• Try it: Write each line again exactly as it is, from the opening line of the records below through the one containing "California, site 53, 2023-07-29T05:03:26+00:00, 2-frame", and add nothing.

• Records shown:

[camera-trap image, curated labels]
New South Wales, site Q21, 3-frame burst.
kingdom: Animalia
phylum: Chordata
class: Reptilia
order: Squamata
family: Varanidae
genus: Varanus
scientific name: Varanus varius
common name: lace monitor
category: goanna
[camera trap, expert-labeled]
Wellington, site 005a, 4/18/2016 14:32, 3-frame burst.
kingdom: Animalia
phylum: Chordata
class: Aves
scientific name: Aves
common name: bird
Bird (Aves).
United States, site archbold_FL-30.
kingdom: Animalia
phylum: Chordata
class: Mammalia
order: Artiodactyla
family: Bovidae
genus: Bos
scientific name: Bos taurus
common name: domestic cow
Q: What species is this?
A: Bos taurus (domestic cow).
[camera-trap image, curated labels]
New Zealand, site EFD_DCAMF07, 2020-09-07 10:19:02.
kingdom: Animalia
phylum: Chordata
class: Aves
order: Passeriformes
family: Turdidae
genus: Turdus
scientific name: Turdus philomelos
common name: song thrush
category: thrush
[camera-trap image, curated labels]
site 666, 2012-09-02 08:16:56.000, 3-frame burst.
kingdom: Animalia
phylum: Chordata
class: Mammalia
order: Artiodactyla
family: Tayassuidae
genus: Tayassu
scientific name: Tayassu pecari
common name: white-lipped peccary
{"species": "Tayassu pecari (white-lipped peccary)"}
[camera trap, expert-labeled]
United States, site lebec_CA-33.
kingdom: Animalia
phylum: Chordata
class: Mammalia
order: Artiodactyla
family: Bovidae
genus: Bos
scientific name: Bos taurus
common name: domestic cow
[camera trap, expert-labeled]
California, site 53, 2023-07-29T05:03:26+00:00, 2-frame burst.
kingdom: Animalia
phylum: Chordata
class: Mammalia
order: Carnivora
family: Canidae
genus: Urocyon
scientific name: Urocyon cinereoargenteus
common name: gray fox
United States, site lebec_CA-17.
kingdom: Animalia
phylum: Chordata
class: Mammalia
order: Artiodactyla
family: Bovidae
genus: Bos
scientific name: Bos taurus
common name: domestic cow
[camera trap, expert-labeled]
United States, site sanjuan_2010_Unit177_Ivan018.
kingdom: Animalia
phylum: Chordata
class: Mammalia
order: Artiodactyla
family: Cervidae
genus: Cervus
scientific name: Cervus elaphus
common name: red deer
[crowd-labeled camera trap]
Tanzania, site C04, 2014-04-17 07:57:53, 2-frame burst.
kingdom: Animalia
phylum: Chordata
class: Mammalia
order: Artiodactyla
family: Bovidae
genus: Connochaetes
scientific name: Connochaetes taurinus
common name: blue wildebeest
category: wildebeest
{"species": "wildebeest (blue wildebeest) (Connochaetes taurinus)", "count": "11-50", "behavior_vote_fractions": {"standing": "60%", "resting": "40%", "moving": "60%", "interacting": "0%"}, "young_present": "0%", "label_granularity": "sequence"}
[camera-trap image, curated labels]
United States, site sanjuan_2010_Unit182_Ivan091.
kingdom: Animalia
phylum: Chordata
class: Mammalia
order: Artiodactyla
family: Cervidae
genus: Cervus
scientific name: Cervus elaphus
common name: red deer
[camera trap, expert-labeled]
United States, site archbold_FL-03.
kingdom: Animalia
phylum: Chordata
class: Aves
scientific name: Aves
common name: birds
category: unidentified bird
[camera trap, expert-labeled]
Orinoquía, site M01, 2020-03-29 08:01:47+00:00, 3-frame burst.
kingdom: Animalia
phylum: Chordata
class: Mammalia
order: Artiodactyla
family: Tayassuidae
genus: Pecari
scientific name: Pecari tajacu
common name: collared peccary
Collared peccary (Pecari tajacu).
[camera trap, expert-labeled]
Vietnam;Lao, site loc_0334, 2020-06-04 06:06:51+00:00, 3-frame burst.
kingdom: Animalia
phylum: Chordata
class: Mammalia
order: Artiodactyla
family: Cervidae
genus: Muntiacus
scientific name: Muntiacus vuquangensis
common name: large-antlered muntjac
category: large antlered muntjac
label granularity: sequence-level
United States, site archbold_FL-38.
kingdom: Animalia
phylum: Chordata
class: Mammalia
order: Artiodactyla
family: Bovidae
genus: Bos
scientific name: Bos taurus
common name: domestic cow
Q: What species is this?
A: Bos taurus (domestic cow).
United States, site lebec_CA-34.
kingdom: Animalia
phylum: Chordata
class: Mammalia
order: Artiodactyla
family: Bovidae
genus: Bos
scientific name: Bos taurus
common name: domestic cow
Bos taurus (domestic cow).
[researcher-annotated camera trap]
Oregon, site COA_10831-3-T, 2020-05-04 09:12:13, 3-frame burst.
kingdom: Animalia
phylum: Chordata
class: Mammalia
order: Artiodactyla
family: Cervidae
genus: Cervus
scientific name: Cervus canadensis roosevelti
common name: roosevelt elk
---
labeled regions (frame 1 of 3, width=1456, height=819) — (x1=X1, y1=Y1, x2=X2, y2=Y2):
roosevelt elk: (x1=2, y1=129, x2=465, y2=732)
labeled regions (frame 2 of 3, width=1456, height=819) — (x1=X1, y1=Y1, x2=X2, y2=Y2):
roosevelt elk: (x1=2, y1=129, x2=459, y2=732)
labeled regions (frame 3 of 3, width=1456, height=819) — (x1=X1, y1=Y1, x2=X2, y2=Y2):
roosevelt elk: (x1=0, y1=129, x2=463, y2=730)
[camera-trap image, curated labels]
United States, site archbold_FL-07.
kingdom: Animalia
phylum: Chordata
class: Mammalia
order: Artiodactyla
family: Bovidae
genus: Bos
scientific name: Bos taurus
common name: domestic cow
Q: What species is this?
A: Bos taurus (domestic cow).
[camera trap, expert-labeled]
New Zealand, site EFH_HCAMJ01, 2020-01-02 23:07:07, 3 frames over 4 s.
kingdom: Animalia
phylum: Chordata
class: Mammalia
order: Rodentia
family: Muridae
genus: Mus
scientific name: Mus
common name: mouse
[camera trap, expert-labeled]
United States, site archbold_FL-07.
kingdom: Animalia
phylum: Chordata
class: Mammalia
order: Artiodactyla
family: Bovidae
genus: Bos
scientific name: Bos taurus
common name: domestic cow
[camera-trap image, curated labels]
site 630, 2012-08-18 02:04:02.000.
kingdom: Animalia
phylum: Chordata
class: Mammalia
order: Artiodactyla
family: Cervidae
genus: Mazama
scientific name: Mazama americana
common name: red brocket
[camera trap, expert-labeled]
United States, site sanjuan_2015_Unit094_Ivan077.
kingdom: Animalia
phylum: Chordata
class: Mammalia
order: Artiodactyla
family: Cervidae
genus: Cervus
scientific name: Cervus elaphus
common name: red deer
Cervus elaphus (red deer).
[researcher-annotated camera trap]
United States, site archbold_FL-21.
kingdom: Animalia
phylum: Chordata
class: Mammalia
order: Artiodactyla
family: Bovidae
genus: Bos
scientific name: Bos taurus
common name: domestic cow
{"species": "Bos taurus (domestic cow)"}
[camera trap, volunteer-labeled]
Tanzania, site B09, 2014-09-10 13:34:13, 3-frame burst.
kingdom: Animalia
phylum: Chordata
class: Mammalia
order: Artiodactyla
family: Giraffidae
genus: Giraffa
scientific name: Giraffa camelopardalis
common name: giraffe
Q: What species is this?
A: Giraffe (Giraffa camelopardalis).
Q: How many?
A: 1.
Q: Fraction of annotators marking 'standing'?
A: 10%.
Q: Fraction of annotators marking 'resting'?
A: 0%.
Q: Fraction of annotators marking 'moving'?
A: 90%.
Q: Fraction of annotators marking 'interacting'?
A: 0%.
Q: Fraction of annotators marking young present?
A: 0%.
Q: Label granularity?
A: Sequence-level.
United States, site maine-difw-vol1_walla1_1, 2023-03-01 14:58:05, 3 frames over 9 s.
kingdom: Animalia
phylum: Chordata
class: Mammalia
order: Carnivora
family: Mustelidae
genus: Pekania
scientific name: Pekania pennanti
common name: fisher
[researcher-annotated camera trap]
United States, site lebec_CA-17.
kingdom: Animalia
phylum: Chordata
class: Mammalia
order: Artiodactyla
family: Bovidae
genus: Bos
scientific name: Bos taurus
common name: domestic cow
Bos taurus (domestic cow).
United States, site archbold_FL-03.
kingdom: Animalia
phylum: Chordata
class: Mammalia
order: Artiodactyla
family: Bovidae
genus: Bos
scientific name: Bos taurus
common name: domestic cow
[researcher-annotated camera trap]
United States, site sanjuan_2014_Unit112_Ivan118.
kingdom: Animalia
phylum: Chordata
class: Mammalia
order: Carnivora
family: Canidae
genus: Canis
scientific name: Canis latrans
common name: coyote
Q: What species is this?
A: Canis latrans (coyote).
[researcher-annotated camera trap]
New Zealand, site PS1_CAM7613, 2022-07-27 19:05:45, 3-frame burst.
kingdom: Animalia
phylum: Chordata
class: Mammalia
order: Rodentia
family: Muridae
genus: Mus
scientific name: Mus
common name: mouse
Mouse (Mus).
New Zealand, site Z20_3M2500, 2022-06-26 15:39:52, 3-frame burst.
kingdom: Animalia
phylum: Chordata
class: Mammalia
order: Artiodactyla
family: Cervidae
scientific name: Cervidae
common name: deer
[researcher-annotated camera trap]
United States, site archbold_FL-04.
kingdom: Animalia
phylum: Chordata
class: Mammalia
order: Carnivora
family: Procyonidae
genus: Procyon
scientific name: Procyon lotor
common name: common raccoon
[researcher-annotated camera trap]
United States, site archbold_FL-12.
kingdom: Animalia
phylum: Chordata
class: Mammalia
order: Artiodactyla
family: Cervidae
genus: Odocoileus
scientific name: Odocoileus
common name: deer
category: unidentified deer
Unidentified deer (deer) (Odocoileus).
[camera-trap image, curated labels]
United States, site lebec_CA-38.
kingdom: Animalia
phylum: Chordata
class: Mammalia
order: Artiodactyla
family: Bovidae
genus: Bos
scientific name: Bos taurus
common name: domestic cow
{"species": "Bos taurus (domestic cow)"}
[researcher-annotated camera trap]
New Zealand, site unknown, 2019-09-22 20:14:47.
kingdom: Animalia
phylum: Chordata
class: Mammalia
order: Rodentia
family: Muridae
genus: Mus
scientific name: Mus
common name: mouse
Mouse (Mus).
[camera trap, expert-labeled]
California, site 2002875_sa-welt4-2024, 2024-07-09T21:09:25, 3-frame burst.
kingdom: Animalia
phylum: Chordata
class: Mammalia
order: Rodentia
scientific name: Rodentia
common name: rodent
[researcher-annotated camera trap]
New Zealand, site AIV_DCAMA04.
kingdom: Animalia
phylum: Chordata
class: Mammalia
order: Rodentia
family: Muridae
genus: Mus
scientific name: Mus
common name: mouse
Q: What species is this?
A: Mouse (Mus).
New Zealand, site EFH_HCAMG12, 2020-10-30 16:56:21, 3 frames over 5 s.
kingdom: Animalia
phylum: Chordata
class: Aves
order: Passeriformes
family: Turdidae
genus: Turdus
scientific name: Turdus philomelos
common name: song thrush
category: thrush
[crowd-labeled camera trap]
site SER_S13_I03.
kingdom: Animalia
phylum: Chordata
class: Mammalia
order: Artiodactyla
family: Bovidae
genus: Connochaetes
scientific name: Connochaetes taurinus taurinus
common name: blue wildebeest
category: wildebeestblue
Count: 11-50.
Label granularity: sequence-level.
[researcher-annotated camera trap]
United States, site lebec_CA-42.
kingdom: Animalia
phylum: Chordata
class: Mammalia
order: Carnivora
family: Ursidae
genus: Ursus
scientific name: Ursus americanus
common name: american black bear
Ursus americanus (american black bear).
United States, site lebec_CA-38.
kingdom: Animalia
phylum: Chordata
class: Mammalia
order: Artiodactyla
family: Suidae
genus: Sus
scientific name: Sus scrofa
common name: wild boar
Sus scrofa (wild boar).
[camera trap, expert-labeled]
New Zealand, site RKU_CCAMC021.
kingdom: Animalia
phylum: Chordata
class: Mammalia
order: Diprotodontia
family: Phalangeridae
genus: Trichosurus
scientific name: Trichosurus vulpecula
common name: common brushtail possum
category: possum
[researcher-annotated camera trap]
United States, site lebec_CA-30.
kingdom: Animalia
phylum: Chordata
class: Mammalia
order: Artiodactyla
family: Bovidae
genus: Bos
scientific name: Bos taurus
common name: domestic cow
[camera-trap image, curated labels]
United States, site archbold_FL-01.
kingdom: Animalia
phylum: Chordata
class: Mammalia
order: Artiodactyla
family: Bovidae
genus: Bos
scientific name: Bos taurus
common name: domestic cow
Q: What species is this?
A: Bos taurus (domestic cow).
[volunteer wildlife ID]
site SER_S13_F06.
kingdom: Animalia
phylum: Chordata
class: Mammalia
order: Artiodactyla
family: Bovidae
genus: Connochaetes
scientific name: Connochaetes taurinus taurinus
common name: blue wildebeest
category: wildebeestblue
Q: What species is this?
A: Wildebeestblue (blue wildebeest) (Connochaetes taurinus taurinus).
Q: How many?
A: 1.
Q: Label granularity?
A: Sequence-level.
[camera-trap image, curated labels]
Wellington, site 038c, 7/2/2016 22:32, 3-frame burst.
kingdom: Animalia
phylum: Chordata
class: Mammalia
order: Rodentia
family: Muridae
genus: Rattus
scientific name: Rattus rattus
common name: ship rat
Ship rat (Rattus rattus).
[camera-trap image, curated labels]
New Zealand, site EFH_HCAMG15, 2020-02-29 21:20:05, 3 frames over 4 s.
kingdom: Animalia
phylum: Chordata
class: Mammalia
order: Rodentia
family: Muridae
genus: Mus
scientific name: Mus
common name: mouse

• Task response:
[camera-trap image, curated labels]
New South Wales, site Q21, 3-frame burst.
kingdom: Animalia
phylum: Chordata
class: Reptilia
order: Squamata
family: Varanidae
genus: Varanus
scientific name: Varanus varius
common name: lace monitor
category: goanna
[camera trap, expert-labeled]
Wellington, site 005a, 4/18/2016 14:32, 3-frame burst.
kingdom: Animalia
phylum: Chordata
class: Aves
scientific name: Aves
common name: bird
Bird (Aves).
United States, site archbold_FL-30.
kingdom: Animalia
phylum: Chordata
class: Mammalia
order: Artiodactyla
family: Bovidae
genus: Bos
scientific name: Bos taurus
common name: domestic cow
Q: What species is this?
A: Bos taurus (domestic cow).
[camera-trap image, curated labels]
New Zealand, site EFD_DCAMF07, 2020-09-07 10:19:02.
kingdom: Animalia
phylum: Chordata
class: Aves
order: Passeriformes
family: Turdidae
genus: Turdus
scientific name: Turdus philomelos
common name: song thrush
category: thrush
[camera-trap image, curated labels]
site 666, 2012-09-02 08:16:56.000, 3-frame burst.
kingdom: Animalia
phylum: Chordata
class: Mammalia
order: Artiodactyla
family: Tayassuidae
genus: Tayassu
scientific name: Tayassu pecari
common name: white-lipped peccary
{"species": "Tayassu pecari (white-lipped peccary)"}
[camera trap, expert-labeled]
United States, site lebec_CA-33.
kingdom: Animalia
phylum: Chordata
class: Mammalia
order: Artiodactyla
family: Bovidae
genus: Bos
scientific name: Bos taurus
common name: domestic cow
[camera trap, expert-labeled]
California, site 53, 2023-07-29T05:03:26+00:00, 2-frame burst.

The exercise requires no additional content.